GIVEN PASSAGE:
Israel Self Reliance Middle East Middle East oddities

Dr. Mordechai Kedar: For the Gulf States and Saudis, a common threat means that Israel becomes part of the solution…….


Little known secrets are the more juiciest of secrets…

The Saudis have never allowed Israeli visits to be publicized, although behind the scenes there is quite a bit of contact between Israel and the monarchy.  A well known Israeli urologist took care of the royal family for years, with the blessing of Israel’s prime ministers.
The ice separating Israel from the Saudis began cracking in 2015 when the US, Russia, China, the UK, France and Germany signed the nuclear agreement with Iran, an event which caused the Saudis great concern and was much more worrying than the Israelis. The Saudis do not express this concern in public because Bedouin tradition mandates that men hide their emotions and do not display them publicly.

Guardian of the Gulf

For the Gulf States and the Saudis, a common threat means that Israel is becoming part of the solution instead of playing its old role as the core of the problem.

Dr. Mordechai Kedar, 11/11/18 17:00

  The parade of visitors to the Arab Gulf States (note that this term is being used because the Arabs are insulted when “their” gulf is called “Persian”) in recent weeks is quite remarkable: The Prime Minister, two Cabinet ministers – Miri Regev and Yisrael Katz – the head of Israel’s Mossad and a Judo delegation.  The Israeli flag was flown at a judo competition in Abu Dhabi, the Israeli national anthem was played there twice and the Israeli Culture Minister sang “the Jewish soul yearns…to be a free nation in our land…” while wiping away tears of emotion. The skies, it should be noted, did not fall down. And to top it all off, their host took them to visit the Sheikh Zaid Mosque – and all of the above happened in the space of one month.

EXTRACTED INFORMATION:
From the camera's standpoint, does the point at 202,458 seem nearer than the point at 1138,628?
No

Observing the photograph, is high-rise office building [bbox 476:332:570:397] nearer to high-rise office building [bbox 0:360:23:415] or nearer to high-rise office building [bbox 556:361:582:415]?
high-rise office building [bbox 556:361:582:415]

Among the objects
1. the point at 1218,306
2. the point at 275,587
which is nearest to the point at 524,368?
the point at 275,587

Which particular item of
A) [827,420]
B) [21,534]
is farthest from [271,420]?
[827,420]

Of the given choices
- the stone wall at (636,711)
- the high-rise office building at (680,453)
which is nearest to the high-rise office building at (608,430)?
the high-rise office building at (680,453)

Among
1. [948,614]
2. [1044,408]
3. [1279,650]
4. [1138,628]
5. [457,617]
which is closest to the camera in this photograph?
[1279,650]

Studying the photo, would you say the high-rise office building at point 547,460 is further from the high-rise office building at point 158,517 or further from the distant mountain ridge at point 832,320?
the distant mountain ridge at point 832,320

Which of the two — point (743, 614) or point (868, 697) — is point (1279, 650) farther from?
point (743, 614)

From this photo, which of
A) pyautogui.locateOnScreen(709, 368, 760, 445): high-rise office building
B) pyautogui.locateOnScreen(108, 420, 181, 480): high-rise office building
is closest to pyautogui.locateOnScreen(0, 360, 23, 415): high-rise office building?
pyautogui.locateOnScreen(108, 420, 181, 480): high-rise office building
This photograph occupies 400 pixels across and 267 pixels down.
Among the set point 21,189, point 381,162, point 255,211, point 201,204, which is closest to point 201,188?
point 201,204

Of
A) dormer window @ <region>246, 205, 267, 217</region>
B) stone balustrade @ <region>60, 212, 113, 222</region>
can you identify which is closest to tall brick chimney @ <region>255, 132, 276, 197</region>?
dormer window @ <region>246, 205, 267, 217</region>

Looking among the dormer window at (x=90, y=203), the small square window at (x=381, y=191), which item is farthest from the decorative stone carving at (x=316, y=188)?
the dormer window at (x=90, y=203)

PROBLEM TO SOLVE: Reproduce the passage from the article on Israel and the Gulf States starting at "Guardian of the" and ending at "of the problem.". The records play no part in what is asked here.

RESPONSE BELOW:
Guardian of the Gulf

For the Gulf States and the Saudis, a common threat means that Israel is becoming part of the solution instead of playing its old role as the core of the problem.